When $\sin x=0$ this definition won't work. We get at least a continuous function here if we follow common convention and set $\sin(0)^0=0^0=1$ but $\sin(n\pi)^{n\pi} = 0^{n\pi}=0$ for every positive integer $n$.

Answer 2

We generalize the logarithm to be $$ \log x=\log|x|+i\theta, $$ where $\theta=0$ if $x>0$ and $\theta=\pi$, when $x<0$.
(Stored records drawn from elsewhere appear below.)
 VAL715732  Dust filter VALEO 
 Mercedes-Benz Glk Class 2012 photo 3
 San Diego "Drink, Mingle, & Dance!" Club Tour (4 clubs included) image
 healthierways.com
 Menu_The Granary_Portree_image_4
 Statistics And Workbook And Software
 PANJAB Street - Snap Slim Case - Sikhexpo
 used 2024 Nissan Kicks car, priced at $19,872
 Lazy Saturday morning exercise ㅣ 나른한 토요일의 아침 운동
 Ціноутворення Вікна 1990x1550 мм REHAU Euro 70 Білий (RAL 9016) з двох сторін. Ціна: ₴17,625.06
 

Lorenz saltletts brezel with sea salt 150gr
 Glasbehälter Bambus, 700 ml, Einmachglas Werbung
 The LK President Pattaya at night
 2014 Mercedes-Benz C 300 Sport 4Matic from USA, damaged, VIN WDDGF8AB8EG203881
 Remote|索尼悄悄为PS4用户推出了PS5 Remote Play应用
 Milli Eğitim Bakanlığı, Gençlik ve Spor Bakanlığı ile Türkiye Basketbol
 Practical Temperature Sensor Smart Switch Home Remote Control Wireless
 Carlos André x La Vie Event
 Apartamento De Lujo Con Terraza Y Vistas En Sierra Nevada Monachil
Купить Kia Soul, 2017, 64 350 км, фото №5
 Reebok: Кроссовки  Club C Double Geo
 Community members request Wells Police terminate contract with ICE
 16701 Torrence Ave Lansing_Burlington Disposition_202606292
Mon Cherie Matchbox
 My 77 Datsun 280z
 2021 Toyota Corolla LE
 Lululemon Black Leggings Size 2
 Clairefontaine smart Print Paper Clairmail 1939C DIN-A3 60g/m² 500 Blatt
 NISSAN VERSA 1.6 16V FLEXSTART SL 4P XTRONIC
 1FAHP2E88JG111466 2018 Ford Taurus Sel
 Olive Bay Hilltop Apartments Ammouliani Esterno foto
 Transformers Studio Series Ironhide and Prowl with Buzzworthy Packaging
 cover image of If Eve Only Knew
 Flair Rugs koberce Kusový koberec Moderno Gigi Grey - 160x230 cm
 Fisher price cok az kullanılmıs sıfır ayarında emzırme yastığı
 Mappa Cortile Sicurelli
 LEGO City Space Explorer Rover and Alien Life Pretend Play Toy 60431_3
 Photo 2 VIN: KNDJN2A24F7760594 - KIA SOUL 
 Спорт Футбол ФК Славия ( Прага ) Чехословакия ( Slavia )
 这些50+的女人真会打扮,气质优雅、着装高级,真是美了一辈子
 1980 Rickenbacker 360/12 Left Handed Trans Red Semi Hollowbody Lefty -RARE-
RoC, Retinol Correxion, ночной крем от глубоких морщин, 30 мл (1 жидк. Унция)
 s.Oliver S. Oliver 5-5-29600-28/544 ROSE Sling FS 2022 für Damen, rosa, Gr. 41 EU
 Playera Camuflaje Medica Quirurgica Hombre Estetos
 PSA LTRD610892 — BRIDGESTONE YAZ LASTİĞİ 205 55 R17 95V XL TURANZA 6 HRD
It is $\log(\sin x)=\log|\sin(x)|+i\theta$, where $\theta=0$ if $x\in(2k\pi,2k\pi+\pi)=D_1(k)$, $k\in\textbf{Z}$ and $\theta=\pi$ if $x\in(2k\pi+\pi,2k\pi+2\pi)=D_2(k)$.

Hence when $k\neq 0$, we have $$ \sin(x)^x=e^{x\log(\sin x)}=|\sin x|^x\in\textbf{R}\textrm{, if }x\in D_1(k) $$ and $$ \sin(x)^x=e^{x\log(\sin x)}=e^{x\log|\sin x|+ix\pi}=|\sin x|^{x}e^{i\pi x}\textrm{, if }x\in D_2(k) $$

For the case $x\rightarrow 0$, we have

1. When $x\rightarrow 0^{+}$: $$ \frac{2 x}{\pi}<\sin x\leq x\textrm{, }\forall x\in \left(0,\frac{\pi}{4}\right).\tag 1 $$ Hence $$ x\log\left(\frac{2x}{\pi}\right)<x\log\sin x<x \log x\textrm{, }\forall x\in\left(0,\frac{\pi}{4}\right) $$ Hence knowing that $\lim_{x\rightarrow{0}^+}x\log x=0$, we get $$ \lim_{x\rightarrow 0^{+}}x\log\sin x=0.\tag 2 $$ and consequently $$ \lim_{x\rightarrow 0^+}(\sin x)^x=1 $$ 2. When $x\rightarrow 0^{-}$: We have $(\sin x)^x=e^{x\log|\sin x|+ix\pi}=e^{x\log\sin(-x)+ix\pi}\textrm{, }\forall x\in\left(-\frac{\pi}{4},0\right) $ and if we set $h=-x>0$, then $(\sin x)^x=e^{-h\log \sin h-ih\pi}$, $\forall h\in\left(0,\frac{\pi}{4}\right)$. Hence in the same way we get $$ \lim_{x\rightarrow 0^{-}}x\log(|\sin x|)=\lim_{x\rightarrow 0^{-}}x\log(\sin(-x))=-\lim_{h\rightarrow 0^{+}}h\log\sin h=0. $$ and consequently $$ \lim_{x\rightarrow 0^{-}}(\sin x)^x=1 $$ 3. When $x\rightarrow \pi^{+}$, we get that $\lim_{x\rightarrow \pi^{+}}\log\sin x=-\infty$ and consequently $$ \lim_{x\rightarrow \pi^{+}}(\sin x)^x=0. $$ and when $x\rightarrow \pi^{-}$, we get that $\lim_{x\rightarrow \pi^{-}}\log\sin x=-\infty$ and consequently $$ \lim_{x\rightarrow \pi^{-}}(\sin x)^x=0. $$

4. The cases $x\rightarrow 2\pi^{-}$ and $x\rightarrow 2\pi^{+}$ are the same with 3. $$ \lim_{x\rightarrow 2\pi^{+}}(\sin x)^x=\lim_{x\rightarrow 2\pi^{-}}(\sin x)^x=0. $$